== WHAT TO DO ==
Your output should be an exact copy of the records, with no pictures in it.

□ □ □ □ □ □ □

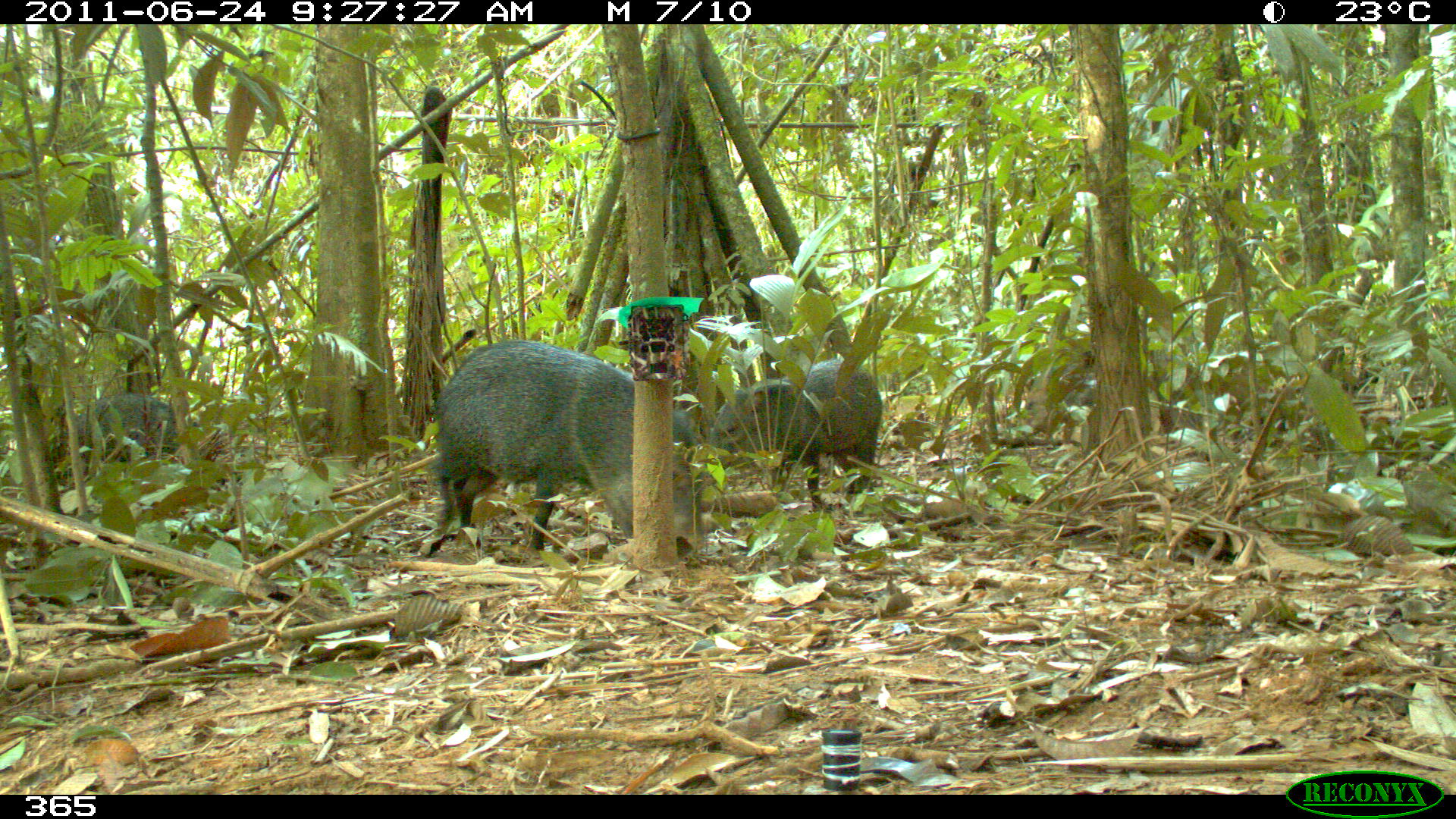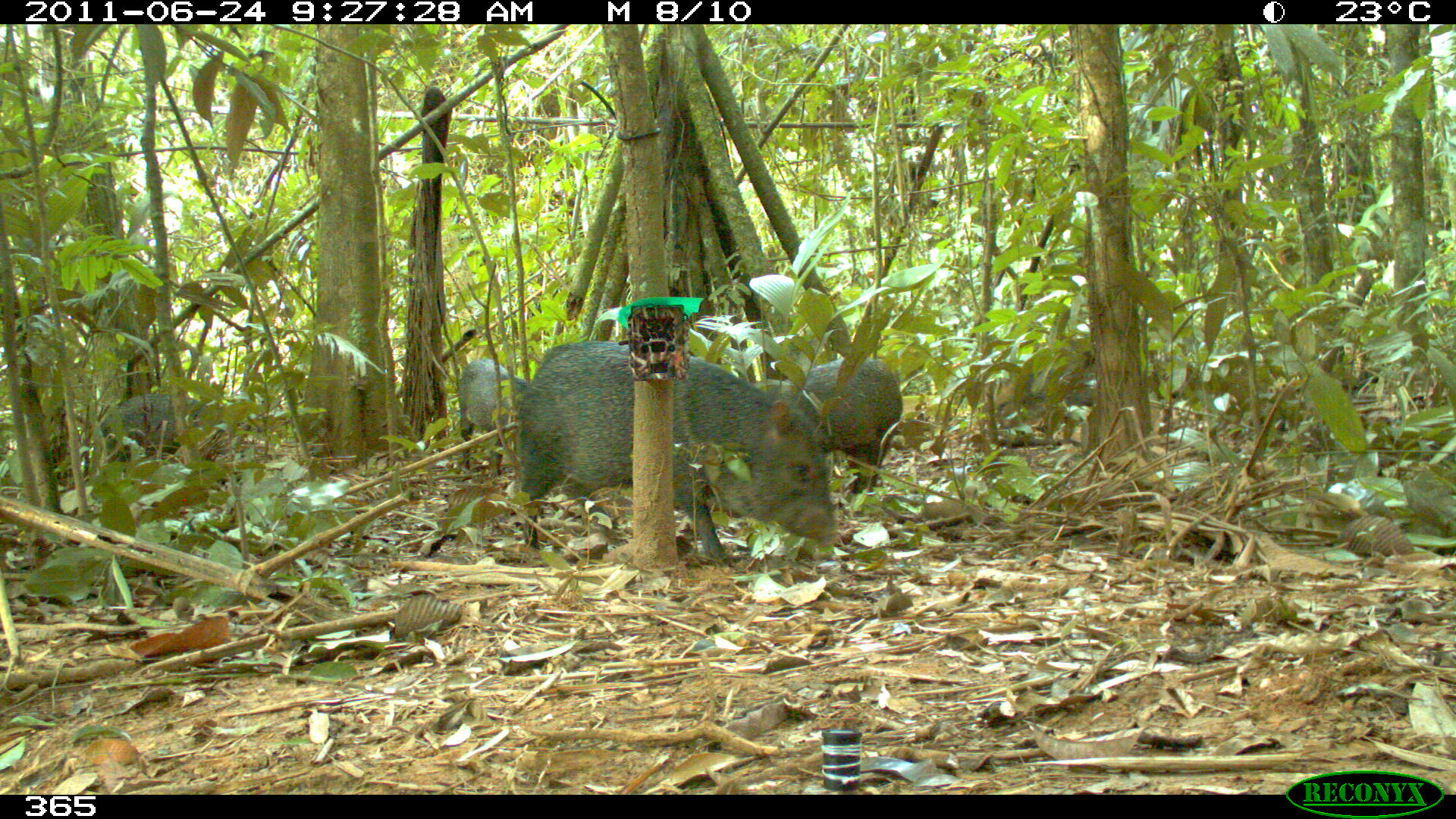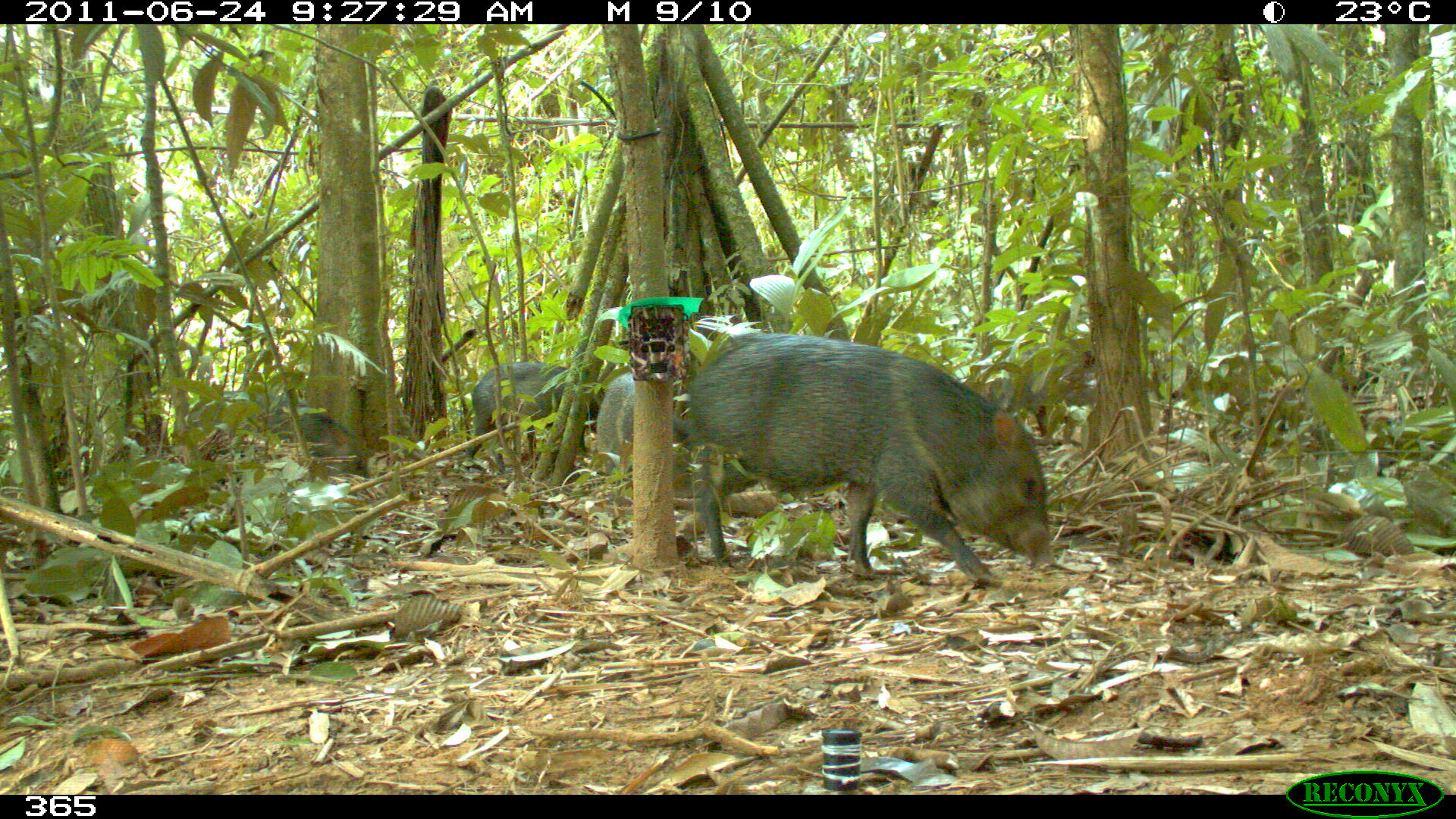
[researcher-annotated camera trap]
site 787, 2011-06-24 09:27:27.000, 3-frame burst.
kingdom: Animalia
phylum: Chordata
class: Mammalia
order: Artiodactyla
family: Tayassuidae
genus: Pecari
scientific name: Pecari tajacu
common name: collared peccary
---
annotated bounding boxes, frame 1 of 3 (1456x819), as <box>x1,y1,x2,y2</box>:
pecari tajacu: <box>427,339,706,562</box>; <box>709,359,884,511</box>; <box>57,393,190,476</box>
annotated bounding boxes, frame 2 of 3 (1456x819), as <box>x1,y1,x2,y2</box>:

□ □ □ □ □ □ □

== RESULT ==
[researcher-annotated camera trap]
site 787, 2011-06-24 09:27:27.000, 3-frame burst.
kingdom: Animalia
phylum: Chordata
class: Mammalia
order: Artiodactyla
family: Tayassuidae
genus: Pecari
scientific name: Pecari tajacu
common name: collared peccary
---
annotated bounding boxes, frame 1 of 3 (1456x819), as <box>x1,y1,x2,y2</box>:
pecari tajacu: <box>427,339,706,562</box>; <box>709,359,884,511</box>; <box>57,393,190,476</box>
annotated bounding boxes, frame 2 of 3 (1456x819), as <box>x1,y1,x2,y2</box>:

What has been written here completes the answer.